Two kinds of LLS three phase systems were established using MWCNTs/OMCS as additive to check the suitability of MWCNTs/OMCS in HSCCC. One based on n-hexane–ethyl acetate–methanol–water (5 : 6.5 : 5 : 6.5, v/v/v/v) and the other on chloroform–methanol–water (4 : 3 : 2, v/v/v). Fig. 4 shows the suspension of MWCNTs/OMCS when established in the lower phase (aqueous phase) of n-hexane–ethyl acetate–methanol–water (Fig. 4A) and in the upper phase (aqueous phase) of chloroform–methanol–water biphasic solvent system (Fig. 4B), respectively.
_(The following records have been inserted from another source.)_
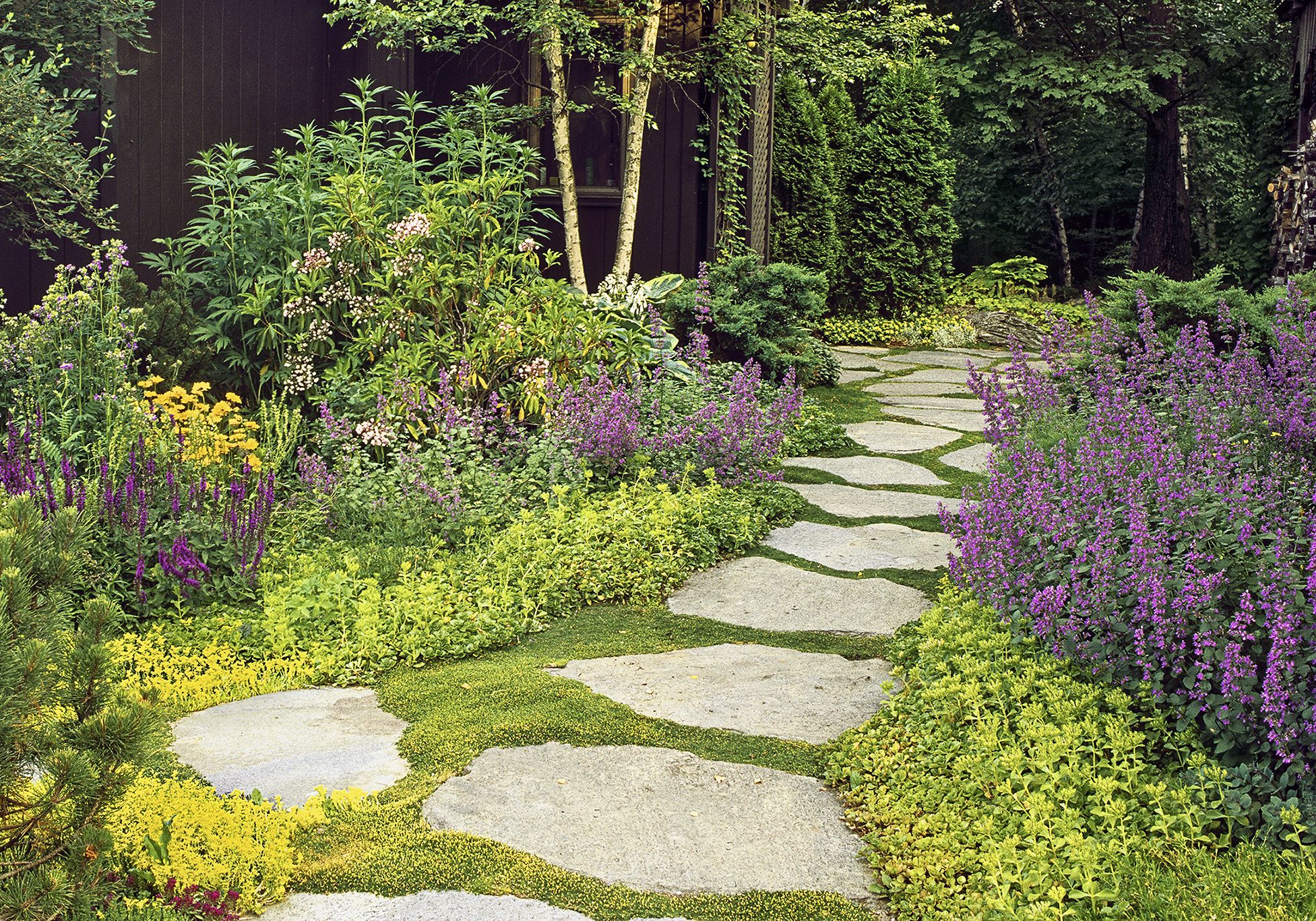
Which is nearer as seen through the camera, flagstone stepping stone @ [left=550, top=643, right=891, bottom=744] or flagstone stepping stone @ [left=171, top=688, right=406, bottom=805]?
flagstone stepping stone @ [left=171, top=688, right=406, bottom=805]

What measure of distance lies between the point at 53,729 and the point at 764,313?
6.34 metres

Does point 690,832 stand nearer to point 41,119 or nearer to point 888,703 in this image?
point 888,703

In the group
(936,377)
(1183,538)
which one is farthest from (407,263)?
(936,377)

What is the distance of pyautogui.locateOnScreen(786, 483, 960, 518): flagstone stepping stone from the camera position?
5.22m

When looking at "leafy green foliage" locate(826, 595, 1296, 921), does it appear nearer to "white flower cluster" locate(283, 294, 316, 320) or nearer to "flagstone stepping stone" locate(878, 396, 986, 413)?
"white flower cluster" locate(283, 294, 316, 320)

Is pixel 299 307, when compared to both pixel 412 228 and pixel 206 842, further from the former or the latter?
pixel 206 842

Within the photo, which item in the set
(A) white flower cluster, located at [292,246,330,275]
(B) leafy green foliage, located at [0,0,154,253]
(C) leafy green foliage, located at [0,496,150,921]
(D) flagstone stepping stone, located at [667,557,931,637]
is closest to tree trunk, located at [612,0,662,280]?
(A) white flower cluster, located at [292,246,330,275]

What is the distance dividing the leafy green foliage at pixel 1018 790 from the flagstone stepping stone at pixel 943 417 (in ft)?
14.4

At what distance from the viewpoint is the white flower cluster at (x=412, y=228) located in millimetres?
5387

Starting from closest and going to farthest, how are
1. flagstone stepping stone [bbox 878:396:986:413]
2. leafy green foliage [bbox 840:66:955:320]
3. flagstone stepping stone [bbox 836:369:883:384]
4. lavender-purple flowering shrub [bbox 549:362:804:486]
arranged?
lavender-purple flowering shrub [bbox 549:362:804:486], flagstone stepping stone [bbox 878:396:986:413], flagstone stepping stone [bbox 836:369:883:384], leafy green foliage [bbox 840:66:955:320]

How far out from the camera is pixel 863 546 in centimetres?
471

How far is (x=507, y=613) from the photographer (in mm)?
3828

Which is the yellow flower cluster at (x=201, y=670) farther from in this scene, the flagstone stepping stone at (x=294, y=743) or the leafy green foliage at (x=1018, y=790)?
the leafy green foliage at (x=1018, y=790)

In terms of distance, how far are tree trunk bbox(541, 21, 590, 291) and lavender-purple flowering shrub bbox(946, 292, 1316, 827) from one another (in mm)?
4174
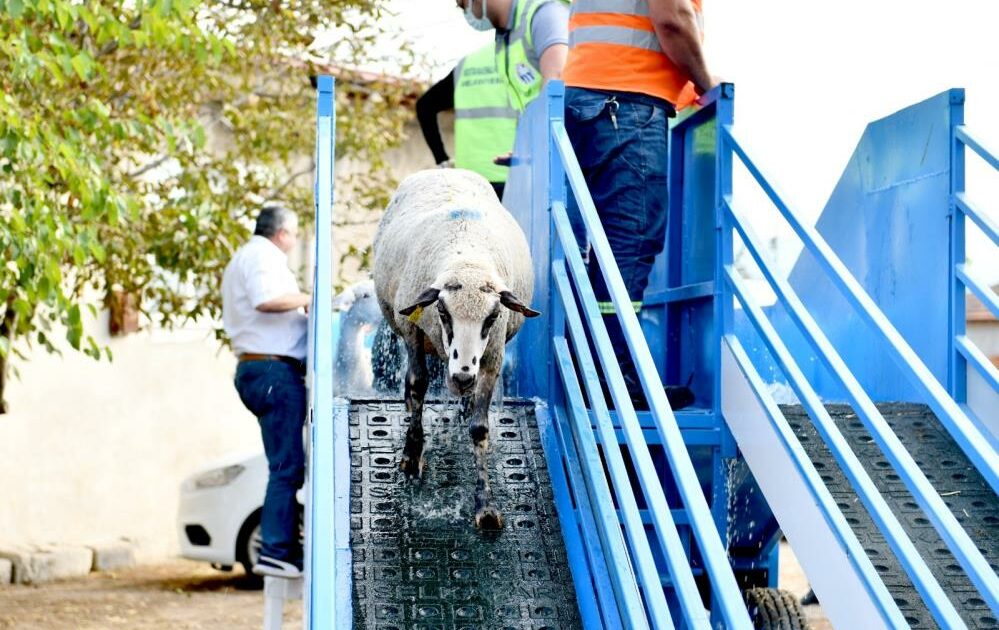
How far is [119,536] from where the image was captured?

From Fig. 4, we can know that MWCNTs/OMCS can only suspend in the phase containing water, so MWCNTs/OMCS is fit to be used as the additive of HSCCC. Moreover, a major advantage of MWCNTs/OMCS is its chemical and thermal stability, which is benefit for HSCCC separation.

Fig. 4 Liquid–liquid/solid three-phase systems. (A) n-Hexane–ethylacetate–methanol–water (5 : 6.5 : 5 : 6.5, v/v/v/v) with MWCNTs/OMCS (1.0 mg mL⁻¹) in aqueous phase. (B) Chloroform–methanol–water (4 : 3 : 2, v/v/v) with MWCNTs/OMCS (1.0 mg mL⁻¹) in aqueous phase.

3.2 Selection of solvent system and other conditions of HSCCC

Some requirements must be satisfied when a solvent system is considered as a candidate for HSCCC separation: (a) the ideal partition coefficient (K) values of target compounds should be in a proper range (usually between 0.5 and 2.0);²⁰ (b) the separation factor (α = K₁/K₂, where K₁ > K₂) should be greater than 1.5, so two compounds can be separated well;²¹ (c) the settling time of biphasic solvent system should be shorter than 20 s, which is vital for the stationary phase retention;²¹ (d) the retention of stationary phase has quite direct relation with peak resolution: good stationary phase retention usually generates good resolution.²² In our previous research, the partition coefficients of flavonol aglycons (Fig. 5) were measured in biphasic solvent systems composed of n-hexane–ethyl acetate–methanol–water with different volume ratios. At last, n-hexane–ethyl acetate–methanol–water at a volume ratio of 5 : 6.5 : 5 : 6.5 which had suitable K values was chosen as the solvent system.¹⁰ This solvent system was still used in this present study.

Fig. 5 Chemical structures of flavonol aglycons.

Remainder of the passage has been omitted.